• **Supplied data**
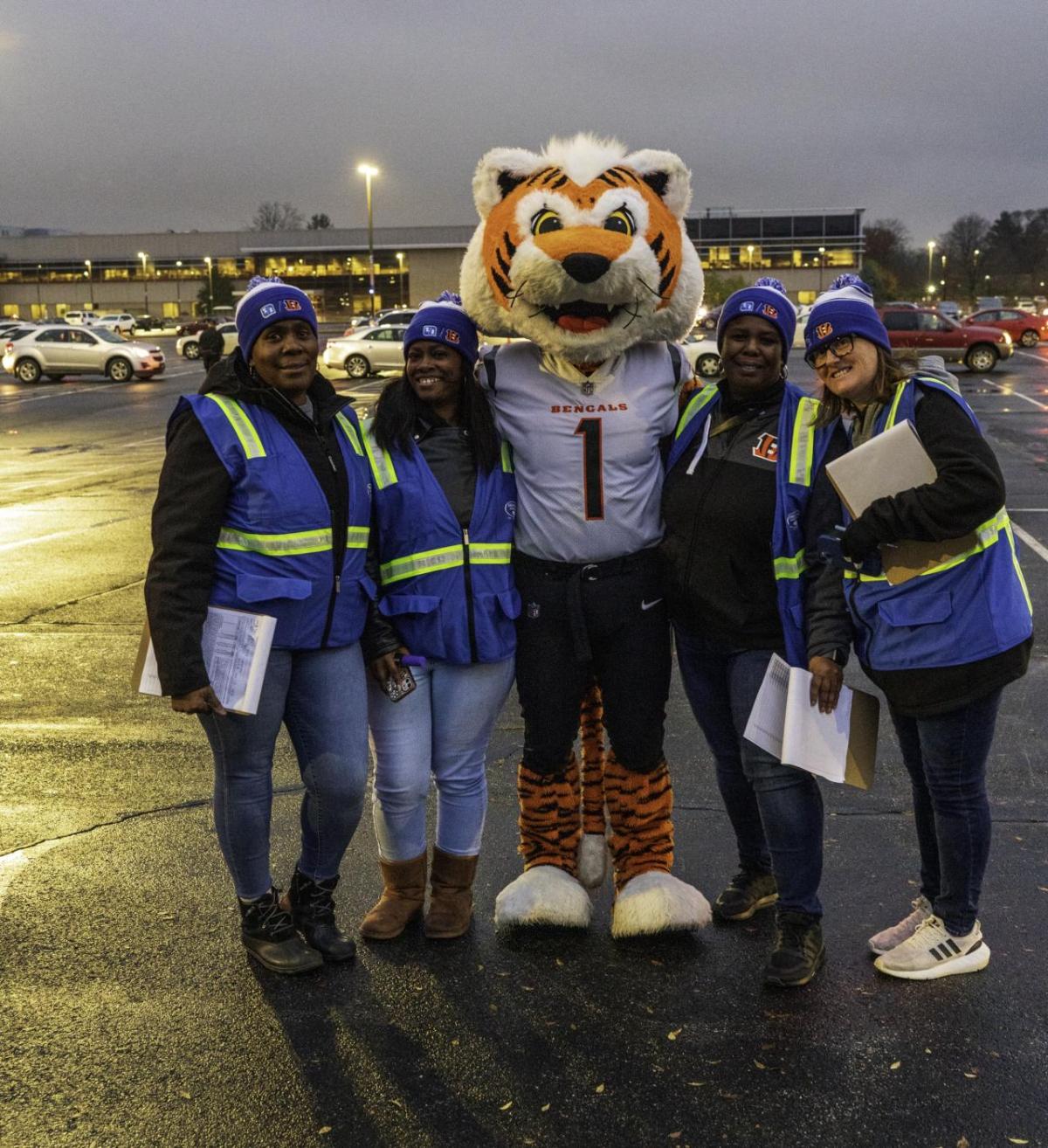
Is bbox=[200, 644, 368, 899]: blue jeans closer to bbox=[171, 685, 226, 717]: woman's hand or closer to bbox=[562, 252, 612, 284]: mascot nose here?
bbox=[171, 685, 226, 717]: woman's hand

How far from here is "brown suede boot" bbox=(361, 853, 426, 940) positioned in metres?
3.81

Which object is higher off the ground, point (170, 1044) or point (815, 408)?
point (815, 408)

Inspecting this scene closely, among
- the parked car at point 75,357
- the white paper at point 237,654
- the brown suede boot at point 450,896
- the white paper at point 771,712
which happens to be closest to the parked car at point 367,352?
the parked car at point 75,357

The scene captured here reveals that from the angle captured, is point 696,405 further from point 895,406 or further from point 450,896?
point 450,896

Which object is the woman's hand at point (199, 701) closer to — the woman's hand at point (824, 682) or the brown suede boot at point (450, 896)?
the brown suede boot at point (450, 896)

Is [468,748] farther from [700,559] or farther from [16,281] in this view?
[16,281]

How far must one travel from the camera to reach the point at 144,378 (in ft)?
111

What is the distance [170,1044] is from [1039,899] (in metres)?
2.66

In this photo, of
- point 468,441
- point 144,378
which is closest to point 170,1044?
point 468,441

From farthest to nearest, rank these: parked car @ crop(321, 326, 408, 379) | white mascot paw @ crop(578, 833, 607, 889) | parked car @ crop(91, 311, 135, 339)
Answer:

• **Stated exercise**
Render every entry above as a numbered list with no blank lines, and leave out the picture.

• **The reply**
1. Is bbox=[200, 644, 368, 899]: blue jeans closer to bbox=[171, 685, 226, 717]: woman's hand or closer to bbox=[562, 252, 612, 284]: mascot nose here?
2. bbox=[171, 685, 226, 717]: woman's hand
3. How far from here is "brown suede boot" bbox=(361, 853, 426, 940) positioned in metres?
4. 3.81
5. Which object is higher off the ground, point (170, 1044) or point (815, 408)?
6. point (815, 408)
7. Inspecting this scene closely, among
8. - the parked car at point 75,357
9. - the white paper at point 237,654
10. - the brown suede boot at point 450,896
11. - the white paper at point 771,712
12. which happens to be closest to the parked car at point 367,352?
13. the parked car at point 75,357
14. The scene captured here reveals that from the angle captured, is point 696,405 further from point 895,406 or further from point 450,896?
15. point 450,896
16. Which object is the woman's hand at point (199, 701) closer to — the woman's hand at point (824, 682) or the brown suede boot at point (450, 896)?
17. the brown suede boot at point (450, 896)
18. Is [468,748] farther from [700,559] or farther from [16,281] in this view?
19. [16,281]
20. How far must one travel from the camera to reach the point at 144,378 (in ft)?
21. 111
22. What is the distance [170,1044] is from [1039,899] (in metres)?
23. 2.66
24. In this photo, of
25. - point 468,441
26. - point 144,378
27. which is closest to point 170,1044?
28. point 468,441
29. From farthest to nearest, rank these: parked car @ crop(321, 326, 408, 379) | white mascot paw @ crop(578, 833, 607, 889) | parked car @ crop(91, 311, 135, 339)
30. Answer:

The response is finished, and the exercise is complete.